--- Dataset records ---

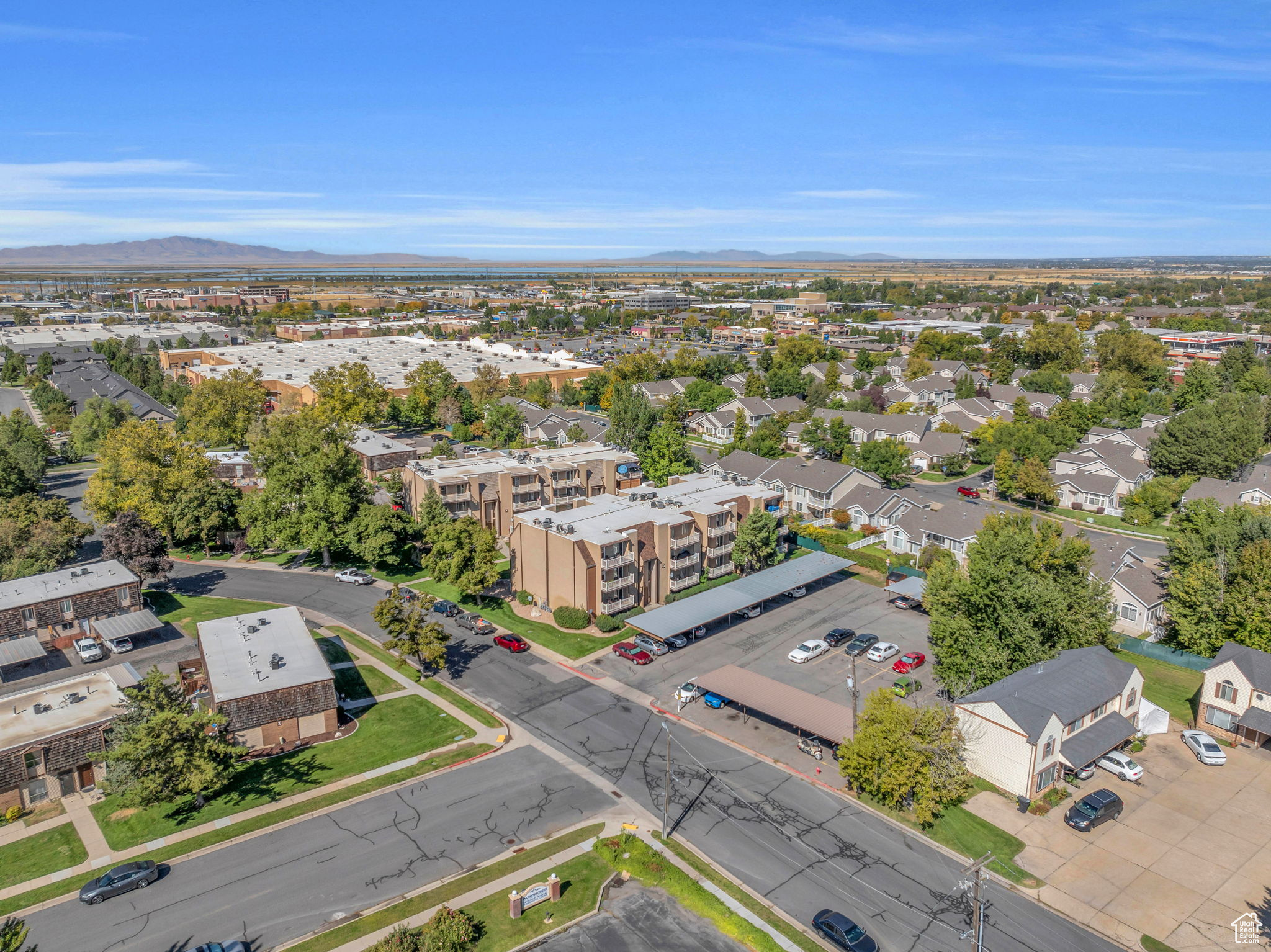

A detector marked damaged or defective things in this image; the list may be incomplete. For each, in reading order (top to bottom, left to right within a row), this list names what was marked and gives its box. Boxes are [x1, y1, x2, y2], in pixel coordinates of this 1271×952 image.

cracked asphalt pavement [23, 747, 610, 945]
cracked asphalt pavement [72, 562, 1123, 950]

---
--- Dataset records ---

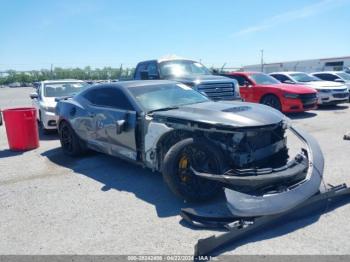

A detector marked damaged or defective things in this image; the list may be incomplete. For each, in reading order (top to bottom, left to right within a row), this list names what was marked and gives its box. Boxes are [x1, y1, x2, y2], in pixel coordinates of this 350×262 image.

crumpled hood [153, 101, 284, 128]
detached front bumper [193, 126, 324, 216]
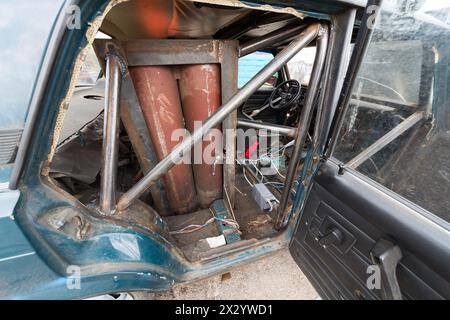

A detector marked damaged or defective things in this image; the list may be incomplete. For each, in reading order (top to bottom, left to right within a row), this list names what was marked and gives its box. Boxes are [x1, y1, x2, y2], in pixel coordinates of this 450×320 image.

---

Task instructions: Quote verbatim the stretch of rows from the line containing "this 1271×952 image." through the line containing "cracked asphalt pavement [72, 562, 1123, 950]", including both of those lines.

Task result:
A detector marked damaged or defective things in this image; the list may be incomplete. For each, in reading order (top to bottom, left to right within a row), this list names what was marked and gives its box. Boxes are [x1, y1, x2, y2], in pixel coordinates of this 1271×952 image.

cracked asphalt pavement [23, 747, 610, 945]
cracked asphalt pavement [72, 562, 1123, 950]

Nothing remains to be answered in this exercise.